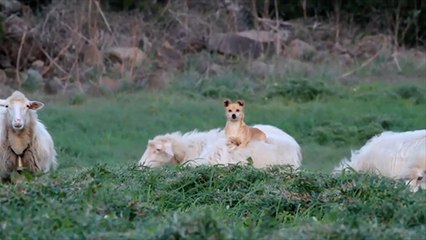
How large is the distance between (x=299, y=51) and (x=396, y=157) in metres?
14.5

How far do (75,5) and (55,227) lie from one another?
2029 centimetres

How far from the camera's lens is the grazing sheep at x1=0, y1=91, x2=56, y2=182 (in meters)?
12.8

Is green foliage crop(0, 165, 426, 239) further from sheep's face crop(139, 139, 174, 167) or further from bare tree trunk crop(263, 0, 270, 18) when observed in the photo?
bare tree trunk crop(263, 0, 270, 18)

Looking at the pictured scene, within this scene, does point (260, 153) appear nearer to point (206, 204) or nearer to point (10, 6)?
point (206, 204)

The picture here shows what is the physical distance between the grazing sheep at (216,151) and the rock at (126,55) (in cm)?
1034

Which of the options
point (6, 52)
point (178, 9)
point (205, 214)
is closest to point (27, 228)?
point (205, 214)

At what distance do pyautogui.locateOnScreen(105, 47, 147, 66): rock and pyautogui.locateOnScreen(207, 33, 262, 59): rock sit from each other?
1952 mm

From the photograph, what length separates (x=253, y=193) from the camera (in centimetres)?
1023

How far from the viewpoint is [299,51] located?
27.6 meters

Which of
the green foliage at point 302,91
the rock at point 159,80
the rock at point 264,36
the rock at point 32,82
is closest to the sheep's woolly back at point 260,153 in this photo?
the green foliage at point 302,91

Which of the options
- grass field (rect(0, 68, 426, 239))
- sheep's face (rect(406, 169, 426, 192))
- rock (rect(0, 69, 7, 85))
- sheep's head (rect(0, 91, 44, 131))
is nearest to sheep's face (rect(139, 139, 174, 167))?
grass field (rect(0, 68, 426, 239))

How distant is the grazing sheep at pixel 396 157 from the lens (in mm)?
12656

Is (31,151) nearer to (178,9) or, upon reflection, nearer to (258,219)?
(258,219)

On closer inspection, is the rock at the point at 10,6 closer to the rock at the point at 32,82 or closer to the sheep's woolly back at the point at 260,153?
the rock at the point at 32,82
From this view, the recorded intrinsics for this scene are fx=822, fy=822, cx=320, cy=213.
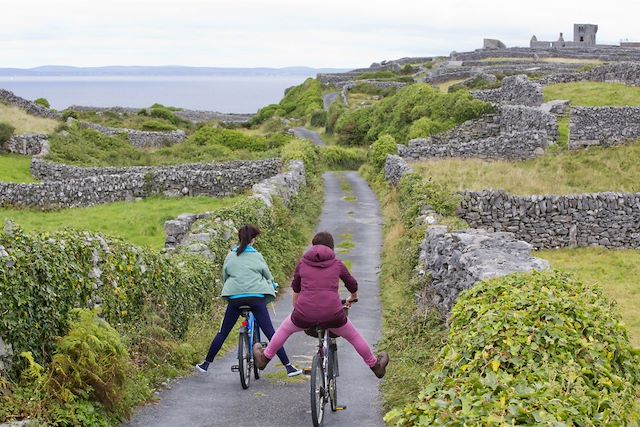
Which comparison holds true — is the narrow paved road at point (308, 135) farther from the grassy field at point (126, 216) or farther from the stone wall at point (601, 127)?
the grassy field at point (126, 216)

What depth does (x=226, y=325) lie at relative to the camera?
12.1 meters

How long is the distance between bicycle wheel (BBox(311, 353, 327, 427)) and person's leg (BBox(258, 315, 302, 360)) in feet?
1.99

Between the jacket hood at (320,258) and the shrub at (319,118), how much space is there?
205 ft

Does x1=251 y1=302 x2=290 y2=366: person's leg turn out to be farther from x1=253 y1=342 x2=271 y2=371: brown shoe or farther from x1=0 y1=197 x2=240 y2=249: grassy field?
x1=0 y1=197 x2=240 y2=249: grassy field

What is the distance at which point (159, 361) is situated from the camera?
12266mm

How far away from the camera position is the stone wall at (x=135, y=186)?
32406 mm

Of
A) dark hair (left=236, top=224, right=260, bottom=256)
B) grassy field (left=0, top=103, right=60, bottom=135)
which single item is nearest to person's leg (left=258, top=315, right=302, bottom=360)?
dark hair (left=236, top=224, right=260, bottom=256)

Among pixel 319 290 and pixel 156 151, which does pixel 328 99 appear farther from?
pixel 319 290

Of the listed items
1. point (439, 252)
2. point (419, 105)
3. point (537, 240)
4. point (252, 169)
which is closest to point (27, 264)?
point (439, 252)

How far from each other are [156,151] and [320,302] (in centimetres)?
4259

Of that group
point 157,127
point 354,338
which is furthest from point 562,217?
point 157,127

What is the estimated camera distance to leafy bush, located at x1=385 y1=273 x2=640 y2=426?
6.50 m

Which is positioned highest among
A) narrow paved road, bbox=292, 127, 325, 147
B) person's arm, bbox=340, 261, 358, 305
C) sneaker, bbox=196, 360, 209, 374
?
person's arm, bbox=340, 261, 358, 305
####################
● **Task prompt**
Please rewrite every line of the records above as a single numbered list, with no blank lines and with the pictures left out.

● **Final answer**
1. How large is the distance between (x=299, y=51) and (x=396, y=157) in metres?
2. 14.5
3. How far do (75,5) and (55,227) lie from one another?
4. 2029 centimetres
5. How far from the camera's lens is the grazing sheep at x1=0, y1=91, x2=56, y2=182 (in meters)?
6. 12.8
7. Is green foliage crop(0, 165, 426, 239) further from sheep's face crop(139, 139, 174, 167) or further from bare tree trunk crop(263, 0, 270, 18) when observed in the photo?
8. bare tree trunk crop(263, 0, 270, 18)
9. Looking at the pictured scene, within this scene, does point (260, 153) appear nearer to point (206, 204) or nearer to point (10, 6)?
10. point (206, 204)
11. The picture here shows what is the physical distance between the grazing sheep at (216,151) and the rock at (126,55) (in cm)?
12. 1034
13. Which of the options
14. point (6, 52)
15. point (178, 9)
16. point (205, 214)
17. is closest to point (27, 228)?
18. point (205, 214)
19. At what distance do pyautogui.locateOnScreen(105, 47, 147, 66): rock and pyautogui.locateOnScreen(207, 33, 262, 59): rock sit from each other?
20. 1952 mm
21. From the photograph, what length separates (x=253, y=193) from the camera (in centimetres)?
22. 1023
23. How far from the viewpoint is [299,51] located?
24. 27.6 meters
25. Which of
26. the green foliage at point 302,91
27. the rock at point 159,80
28. the rock at point 264,36
29. the rock at point 32,82
30. is closest to the sheep's woolly back at point 260,153 in this photo?
31. the green foliage at point 302,91
32. Which of the options
33. - grass field (rect(0, 68, 426, 239))
34. - sheep's face (rect(406, 169, 426, 192))
35. - rock (rect(0, 69, 7, 85))
36. - sheep's head (rect(0, 91, 44, 131))
37. is nearest to sheep's face (rect(139, 139, 174, 167))?
38. grass field (rect(0, 68, 426, 239))
39. How distant is the grazing sheep at pixel 396 157 from the lens (in mm)?
40. 12656
41. Is (31,151) nearer to (178,9) or, upon reflection, nearer to (258,219)?
42. (258,219)
43. On closer inspection, is the rock at the point at 10,6 closer to the rock at the point at 32,82 or closer to the sheep's woolly back at the point at 260,153?
44. the rock at the point at 32,82
45. From this view, the recorded intrinsics for this scene are fx=822, fy=822, cx=320, cy=213.
46. Which comparison holds true — is the narrow paved road at point (308, 135) farther from the grassy field at point (126, 216) or farther from the stone wall at point (601, 127)?
47. the grassy field at point (126, 216)
48. What depth does (x=226, y=325) lie at relative to the camera?
49. 12.1 meters
50. How long is the distance between bicycle wheel (BBox(311, 353, 327, 427)) and person's leg (BBox(258, 315, 302, 360)) in feet?
51. 1.99
52. Between the jacket hood at (320,258) and the shrub at (319,118), how much space is there?
53. 205 ft
54. Does x1=251 y1=302 x2=290 y2=366: person's leg turn out to be farther from x1=253 y1=342 x2=271 y2=371: brown shoe or farther from x1=0 y1=197 x2=240 y2=249: grassy field?
55. x1=0 y1=197 x2=240 y2=249: grassy field
56. What is the distance at which point (159, 361) is situated from the camera?
57. 12266mm
58. How far away from the camera position is the stone wall at (x=135, y=186)?
59. 32406 mm
60. Of
61. A) dark hair (left=236, top=224, right=260, bottom=256)
62. B) grassy field (left=0, top=103, right=60, bottom=135)
63. which single item is nearest to person's leg (left=258, top=315, right=302, bottom=360)?
64. dark hair (left=236, top=224, right=260, bottom=256)
65. Among pixel 319 290 and pixel 156 151, which does pixel 328 99 appear farther from?
66. pixel 319 290
67. Of the listed items
68. 1. point (439, 252)
69. 2. point (419, 105)
70. 3. point (537, 240)
71. 4. point (252, 169)
72. which is closest to point (27, 264)?
73. point (439, 252)
74. How far from each other are [156,151] and [320,302] (in centimetres)?
75. 4259
76. Of that group
77. point 157,127
78. point 354,338
79. which is furthest from point 562,217?
80. point 157,127
81. What is the estimated camera distance to leafy bush, located at x1=385 y1=273 x2=640 y2=426?
82. 6.50 m
83. Which is positioned highest among
84. A) narrow paved road, bbox=292, 127, 325, 147
85. B) person's arm, bbox=340, 261, 358, 305
86. C) sneaker, bbox=196, 360, 209, 374
87. ?
88. person's arm, bbox=340, 261, 358, 305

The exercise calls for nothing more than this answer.